If you have a large block of text, you can use a form called “heredoc”.

You start the quote delimiter by <<<randomLetterSequence and end it by the same letter sequence, followed by a semicolon, on a line by itself. Example:

<?php
$herName = 'Alice';

$longText = <<<HHHHH
'and what is the use of a book,' thought $herName
'without pictures or conversation?'.
HHHHH;

echo $longText;
?>

The output of above is this:

'and what is the use of a book,' thought Alice
'without pictures or conversation?'.

Note that in the above, we used this random string: HHHHH for the delimiter. The ending delimiter must be exactly that followed by a semicolon, on a line by itself. No other chars can be there.

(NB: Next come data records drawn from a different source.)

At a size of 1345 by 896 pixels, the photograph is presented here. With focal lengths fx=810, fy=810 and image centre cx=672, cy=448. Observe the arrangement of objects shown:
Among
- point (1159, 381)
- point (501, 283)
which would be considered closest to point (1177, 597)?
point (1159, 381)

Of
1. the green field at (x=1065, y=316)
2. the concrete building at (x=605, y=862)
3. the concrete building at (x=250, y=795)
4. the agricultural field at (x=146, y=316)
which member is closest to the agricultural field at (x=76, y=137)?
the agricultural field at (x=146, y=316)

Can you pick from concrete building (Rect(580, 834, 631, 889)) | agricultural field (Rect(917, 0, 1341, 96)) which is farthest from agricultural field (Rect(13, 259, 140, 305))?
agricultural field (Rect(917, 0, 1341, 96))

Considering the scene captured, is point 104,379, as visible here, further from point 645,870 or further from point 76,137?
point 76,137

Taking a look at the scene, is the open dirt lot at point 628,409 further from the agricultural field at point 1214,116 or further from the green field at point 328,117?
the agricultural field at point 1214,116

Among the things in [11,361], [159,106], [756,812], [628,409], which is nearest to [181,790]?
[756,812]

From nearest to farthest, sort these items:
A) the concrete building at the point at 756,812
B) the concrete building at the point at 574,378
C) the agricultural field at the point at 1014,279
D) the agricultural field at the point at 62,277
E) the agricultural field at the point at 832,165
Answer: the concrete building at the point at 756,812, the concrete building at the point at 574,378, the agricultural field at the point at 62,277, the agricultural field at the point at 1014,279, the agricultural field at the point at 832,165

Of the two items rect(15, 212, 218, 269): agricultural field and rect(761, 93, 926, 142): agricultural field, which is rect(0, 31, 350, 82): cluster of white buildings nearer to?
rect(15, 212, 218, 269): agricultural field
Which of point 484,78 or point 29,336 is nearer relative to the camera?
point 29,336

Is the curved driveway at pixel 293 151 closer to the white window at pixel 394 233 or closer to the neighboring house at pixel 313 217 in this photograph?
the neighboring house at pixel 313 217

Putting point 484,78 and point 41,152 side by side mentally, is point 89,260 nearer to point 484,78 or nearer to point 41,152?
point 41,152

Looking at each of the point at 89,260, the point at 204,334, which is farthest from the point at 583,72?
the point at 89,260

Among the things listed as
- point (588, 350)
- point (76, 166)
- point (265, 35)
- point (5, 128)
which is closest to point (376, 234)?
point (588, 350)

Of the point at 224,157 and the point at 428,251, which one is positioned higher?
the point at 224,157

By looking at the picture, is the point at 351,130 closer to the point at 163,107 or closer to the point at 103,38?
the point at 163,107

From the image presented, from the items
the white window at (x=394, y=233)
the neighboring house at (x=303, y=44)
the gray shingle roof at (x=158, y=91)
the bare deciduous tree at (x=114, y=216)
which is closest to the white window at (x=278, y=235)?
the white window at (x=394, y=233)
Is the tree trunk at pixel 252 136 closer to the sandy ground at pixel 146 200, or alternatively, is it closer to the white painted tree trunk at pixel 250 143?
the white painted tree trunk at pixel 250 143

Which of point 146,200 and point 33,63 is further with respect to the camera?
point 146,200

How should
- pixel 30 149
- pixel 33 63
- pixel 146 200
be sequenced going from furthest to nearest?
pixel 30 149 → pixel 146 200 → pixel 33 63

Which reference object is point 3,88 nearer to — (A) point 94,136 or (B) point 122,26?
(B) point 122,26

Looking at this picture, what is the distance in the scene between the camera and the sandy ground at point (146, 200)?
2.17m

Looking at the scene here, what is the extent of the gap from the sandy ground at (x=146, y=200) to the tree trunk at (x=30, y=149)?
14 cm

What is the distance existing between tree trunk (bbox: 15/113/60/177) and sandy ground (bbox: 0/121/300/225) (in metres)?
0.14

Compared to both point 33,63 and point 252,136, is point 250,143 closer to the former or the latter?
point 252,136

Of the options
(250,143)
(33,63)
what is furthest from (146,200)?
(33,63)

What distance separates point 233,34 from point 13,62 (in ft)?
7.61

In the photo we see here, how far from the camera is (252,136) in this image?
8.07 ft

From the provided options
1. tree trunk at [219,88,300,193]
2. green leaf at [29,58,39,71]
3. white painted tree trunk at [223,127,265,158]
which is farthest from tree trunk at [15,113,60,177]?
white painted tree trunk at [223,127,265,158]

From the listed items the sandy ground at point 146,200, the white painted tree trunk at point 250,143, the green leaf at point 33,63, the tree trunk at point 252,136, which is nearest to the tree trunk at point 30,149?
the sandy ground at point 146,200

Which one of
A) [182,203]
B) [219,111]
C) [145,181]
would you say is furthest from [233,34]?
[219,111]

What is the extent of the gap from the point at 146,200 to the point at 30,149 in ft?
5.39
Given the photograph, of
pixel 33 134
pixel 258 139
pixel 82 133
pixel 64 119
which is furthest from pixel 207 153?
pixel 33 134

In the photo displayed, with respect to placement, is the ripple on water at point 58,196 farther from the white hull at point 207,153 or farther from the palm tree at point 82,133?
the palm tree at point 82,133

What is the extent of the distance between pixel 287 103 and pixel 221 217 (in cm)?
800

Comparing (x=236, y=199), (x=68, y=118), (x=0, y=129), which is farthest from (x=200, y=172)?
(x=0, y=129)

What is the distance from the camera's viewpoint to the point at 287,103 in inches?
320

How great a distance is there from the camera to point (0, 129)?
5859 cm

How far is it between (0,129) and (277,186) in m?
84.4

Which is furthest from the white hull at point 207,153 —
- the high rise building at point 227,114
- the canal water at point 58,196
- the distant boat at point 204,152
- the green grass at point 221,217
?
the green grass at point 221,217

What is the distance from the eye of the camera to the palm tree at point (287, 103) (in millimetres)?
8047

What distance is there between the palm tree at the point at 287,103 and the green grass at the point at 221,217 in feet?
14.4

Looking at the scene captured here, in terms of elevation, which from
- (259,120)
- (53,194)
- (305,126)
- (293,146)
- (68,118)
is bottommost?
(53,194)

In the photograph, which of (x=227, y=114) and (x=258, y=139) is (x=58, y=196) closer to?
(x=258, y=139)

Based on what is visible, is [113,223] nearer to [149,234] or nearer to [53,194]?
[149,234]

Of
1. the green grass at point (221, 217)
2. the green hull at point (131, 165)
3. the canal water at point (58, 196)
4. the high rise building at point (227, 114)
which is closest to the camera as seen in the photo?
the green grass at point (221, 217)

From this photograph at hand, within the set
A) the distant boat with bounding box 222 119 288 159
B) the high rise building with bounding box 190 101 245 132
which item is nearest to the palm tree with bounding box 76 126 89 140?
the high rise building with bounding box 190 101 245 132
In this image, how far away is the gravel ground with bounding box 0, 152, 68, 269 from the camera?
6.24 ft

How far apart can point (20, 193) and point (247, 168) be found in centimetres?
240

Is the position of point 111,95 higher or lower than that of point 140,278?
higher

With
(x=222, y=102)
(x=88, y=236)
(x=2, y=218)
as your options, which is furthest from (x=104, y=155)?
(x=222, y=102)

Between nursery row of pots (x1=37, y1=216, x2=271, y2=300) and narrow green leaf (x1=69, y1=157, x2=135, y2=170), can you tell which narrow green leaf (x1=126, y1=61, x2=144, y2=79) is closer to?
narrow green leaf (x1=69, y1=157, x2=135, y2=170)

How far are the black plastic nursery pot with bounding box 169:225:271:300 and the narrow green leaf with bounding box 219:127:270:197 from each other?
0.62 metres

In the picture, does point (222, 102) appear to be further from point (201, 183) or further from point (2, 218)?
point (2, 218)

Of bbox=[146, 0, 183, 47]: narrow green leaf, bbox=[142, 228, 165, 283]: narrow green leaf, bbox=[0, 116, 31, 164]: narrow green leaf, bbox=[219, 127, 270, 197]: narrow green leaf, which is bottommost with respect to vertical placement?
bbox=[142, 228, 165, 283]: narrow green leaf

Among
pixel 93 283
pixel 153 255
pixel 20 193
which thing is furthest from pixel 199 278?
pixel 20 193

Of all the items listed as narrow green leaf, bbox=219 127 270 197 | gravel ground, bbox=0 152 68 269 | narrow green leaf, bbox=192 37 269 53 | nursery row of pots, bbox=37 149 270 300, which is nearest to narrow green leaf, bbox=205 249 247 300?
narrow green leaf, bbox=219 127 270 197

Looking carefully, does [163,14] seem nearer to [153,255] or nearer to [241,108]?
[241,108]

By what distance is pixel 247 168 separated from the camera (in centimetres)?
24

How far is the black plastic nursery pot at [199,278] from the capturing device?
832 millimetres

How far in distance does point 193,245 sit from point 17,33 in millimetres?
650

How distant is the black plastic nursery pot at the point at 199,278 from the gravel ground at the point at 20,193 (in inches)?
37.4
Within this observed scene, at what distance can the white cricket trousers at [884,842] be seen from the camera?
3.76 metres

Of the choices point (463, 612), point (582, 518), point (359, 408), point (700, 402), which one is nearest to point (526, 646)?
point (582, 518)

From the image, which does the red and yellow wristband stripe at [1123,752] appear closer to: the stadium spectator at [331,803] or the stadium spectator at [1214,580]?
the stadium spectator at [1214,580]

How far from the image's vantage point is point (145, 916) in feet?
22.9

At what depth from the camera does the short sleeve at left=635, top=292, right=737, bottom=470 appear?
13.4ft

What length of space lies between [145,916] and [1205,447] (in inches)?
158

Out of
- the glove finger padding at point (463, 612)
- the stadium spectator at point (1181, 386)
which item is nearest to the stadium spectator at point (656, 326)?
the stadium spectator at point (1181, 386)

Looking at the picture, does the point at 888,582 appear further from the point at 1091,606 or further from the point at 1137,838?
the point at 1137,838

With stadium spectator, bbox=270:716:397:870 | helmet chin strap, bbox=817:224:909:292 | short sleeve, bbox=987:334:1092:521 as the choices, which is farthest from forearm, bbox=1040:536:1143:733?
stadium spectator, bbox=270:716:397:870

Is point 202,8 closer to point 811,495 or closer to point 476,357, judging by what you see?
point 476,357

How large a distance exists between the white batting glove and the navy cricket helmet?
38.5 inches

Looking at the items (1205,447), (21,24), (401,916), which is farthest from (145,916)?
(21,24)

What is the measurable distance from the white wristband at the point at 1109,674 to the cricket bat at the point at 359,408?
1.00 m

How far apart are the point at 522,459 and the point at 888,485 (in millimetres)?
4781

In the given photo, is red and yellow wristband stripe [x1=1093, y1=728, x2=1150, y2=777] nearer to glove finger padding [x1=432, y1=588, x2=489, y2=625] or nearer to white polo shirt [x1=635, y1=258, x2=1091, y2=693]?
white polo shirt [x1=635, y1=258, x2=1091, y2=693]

Heredoc is especially useful for large block of text (such as a template) that may itself contain many single quotes or double quotes.

Variables inside heredoc will still be interpreted (replaced by their values). Same for escape sequences (⁖ {\n, \t, …}).

Nowdoc: Literal Quoting

To not have variables interpreted, use a form called “nowdoc”. The syntax is the same as heredoc, except you start it like this <<<'anyLetterSequence'. Example:

<?php
$herName = 'Alice';

$longText = <<<'HHHHH'
'and what is the use of a book,' thought $herName
'without pictures or conversation?'.
HHHHH;

echo $longText;
?>

The output of above is this:

'and what is the use of a book,' thought $herName
'without pictures or conversation?'.